Tuesday, February 5, 2008

Droughts and Nuclear Power Plants

Anti-nukes and pro-nukes are stuck in the same muddle. For decades, anti-nukes have been tossing up reasons not to use nuclear energy and pro-nukes have been batting them down. Both sides have run out of things to talk about.

So, Associated Press ran a story that warned nuclear plants could face power decreases or even shutdowns because droughts have lowered some stream flows. That indeed is a concern, and it applies every bit as much to fossil-fired plants. It's just curious that AP chose to mention only nuclear power plants.

Not having much to talk about, anti-nukes crowed that "Water is the nuclear industry’s Achilles’ heel. You need a lot of water to operate nuclear plants. This is becoming a crisis."

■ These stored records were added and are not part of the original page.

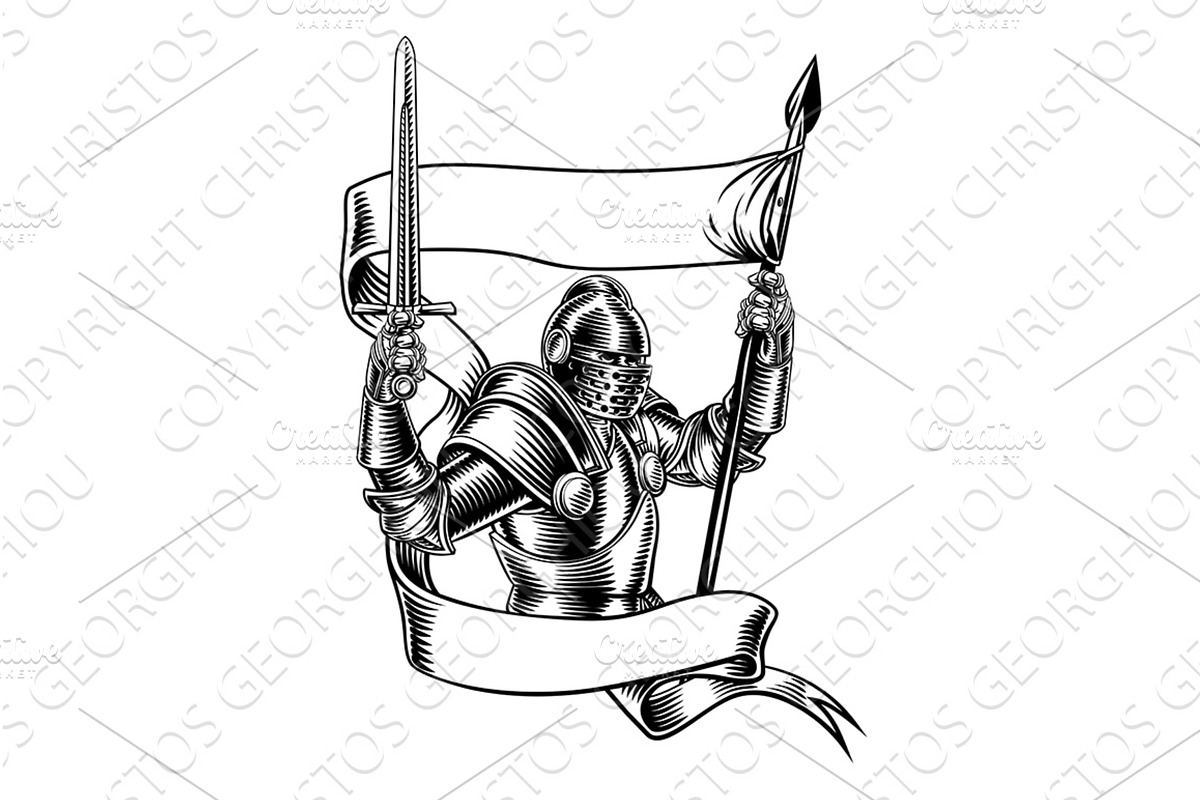 Knight With Banner Battle Flag, an Illustration by Christos Georghiou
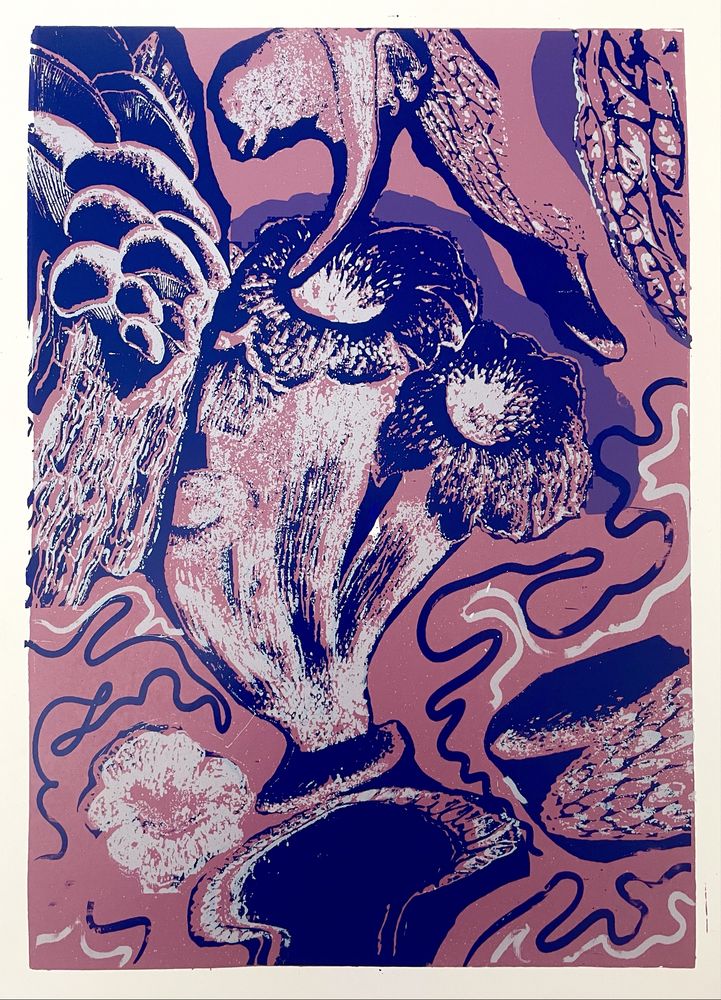 Sitodruk , serigrafia grzyby grafika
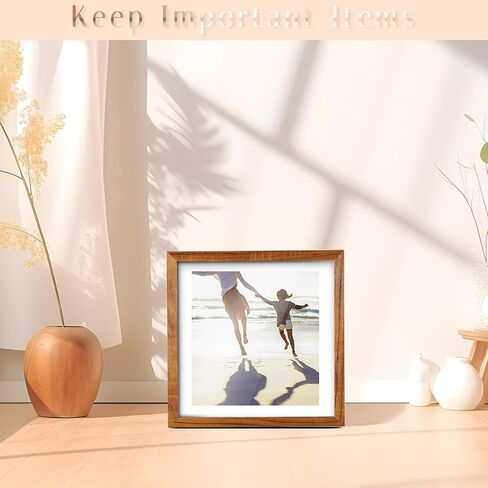 Poster Frames,Picture Frames,Display Pictures 8x8,10x10 With Mat or 12x12 Without Mat,Natural Solid Wood Frame,Hung On Walls Or Placed On Tables,Frames for Photos (Wood Color,12x12,Single) in Saudi Arabia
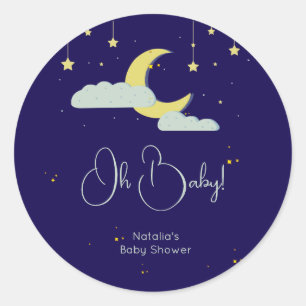 Pegatina Redonda Baby Shower de la estrella celestial de la luna az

This is silly, of course, because there are alternate ways to cool power plants. In most cases, the problem is that stream flows are so low that adding waste heat would raise the stream temperature unacceptably. The solution is to add cooling towers. What's the penalty for doing that? The US Department of Energy did a study of all the thermal (fossil and nuclear) plants in the US. They found that if 100% of the power plants in the US (except in the Southwest) that rely on stream water were retrofitted with wet cooling towers, the energy penalty could be as high as 3%, but only during the hottest 88 hours of the year.

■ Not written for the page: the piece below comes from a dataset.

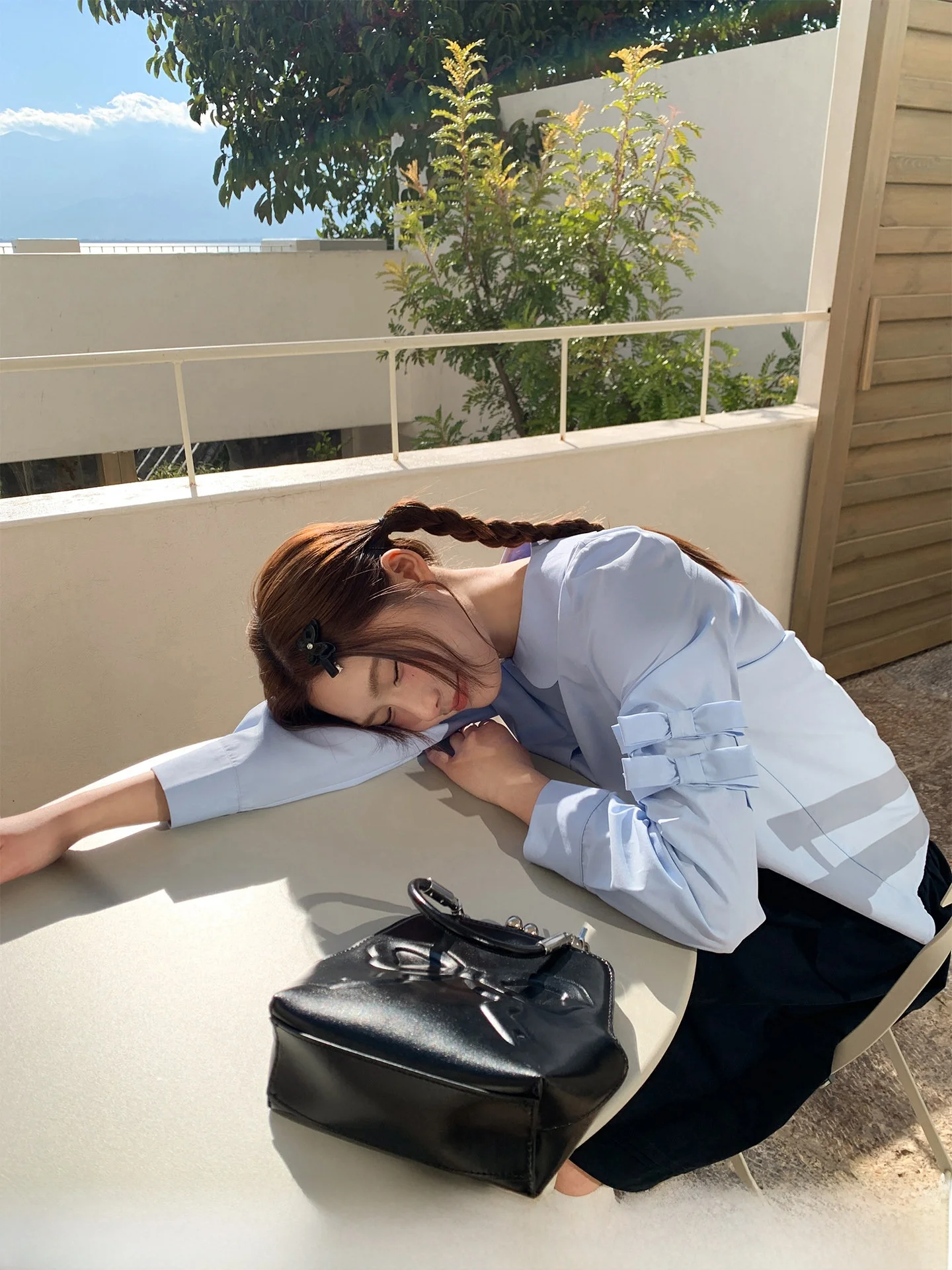 

Decorative Knot irt Doll Collar Sea Salt Lychee Design Sweet Sle Women's Loose Fit Long Sve irt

In an extreme situation, stream flows could be so low that wet cooling towers couldn't be used because of the water consumption. In that case, dry cooling towers can be used. Then, the penalty could be as high as 10%, again during the hottest 88 hours of the year. The authors didn't attempt to evaluate conditions for plants that were designed for dry cooling, but acknowledged that the penalty would be lower. Probably, the penalty would be about the same as for the ten percent of plants best suited for retrofit, which is about 1%.

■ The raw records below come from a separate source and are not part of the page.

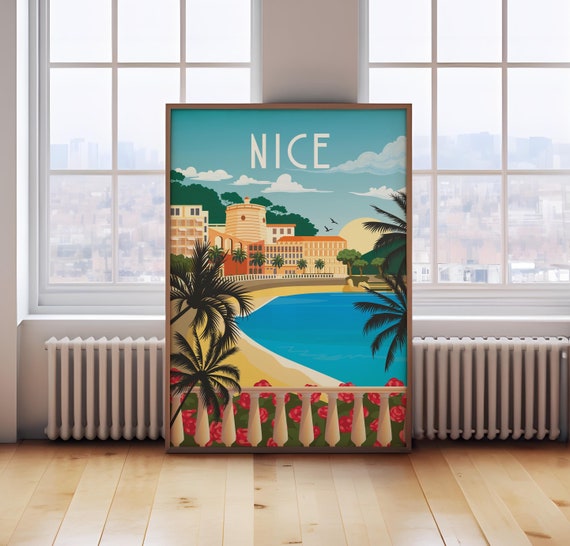 Nice France Travel Poster: Retro French Riviera Print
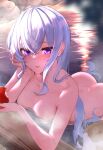  1girl apple ass bangs blue_eyes blue_hair blush breasts bucket choker collarbone completely_nude eyebrows_visible_through_hair food fruit hair_between_eyes hair_down hand_on_own_face hcz_n highres holding holding_food hololive hoshimachi_suisei long_hair looking_at_viewer medium_breasts medium_hair nude onsen open_mouth red_apple smile solo star_(symbol) star_in_eye steam symbol_in_eye towel virtual_youtuber water wooden_bucket 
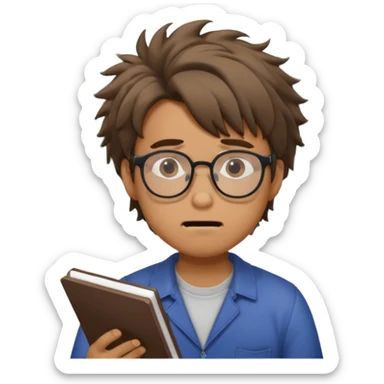 super stressed out guy doing math sticker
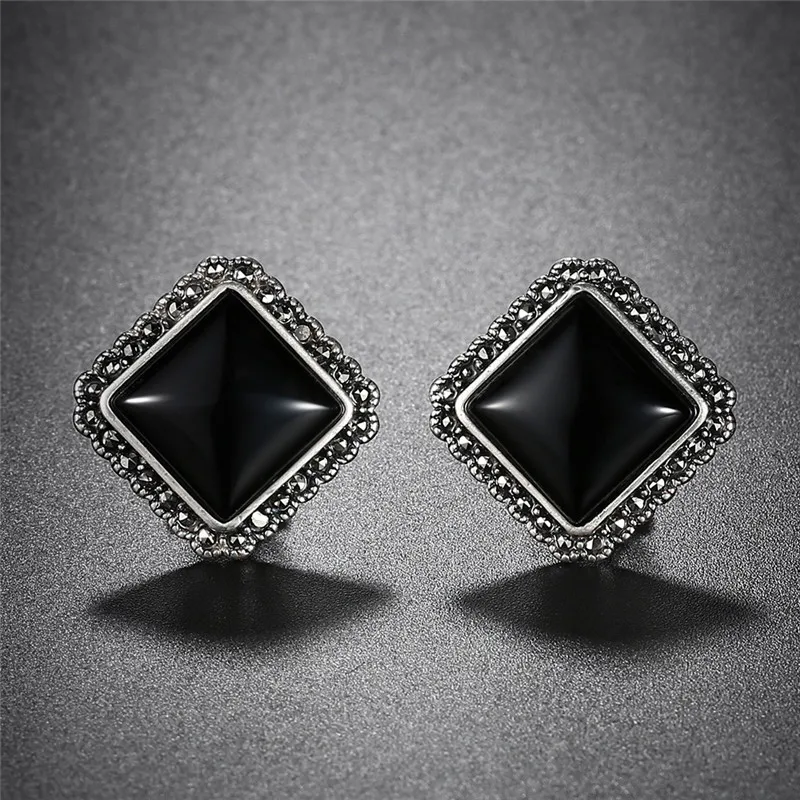 V.YA, натуральные серьги с черным камнем для женщин, женские серебряные серьги из настоящего 925 пробы, ювелирные изделия из полудрагоценных камней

As we look into the future, we can see that as long as new plants are designed to accommodate cooling towers, the penalties will be minimal.

In the meantime, as small as these penalties are, even they can be avoided most of the time. When stream flows are adequate the cooling towers can be bypassed. And when they are operated, it'll be unusual that the plants have to rely entirely on them; the cooling load can be shared between the cooling tower and the stream, or between a wet cooling tower and a dry one.

But the best solution will be to use the waste heat productively, as industrial heat or for heating homes and businesses. The waste heat can even be used for air-conditioning, by use of absorption chillers.

So drought and low stream flows won't be a hindrance to nuclear energy in the future. That means nuclear power plants will be able to provide backup to wind and solar energy.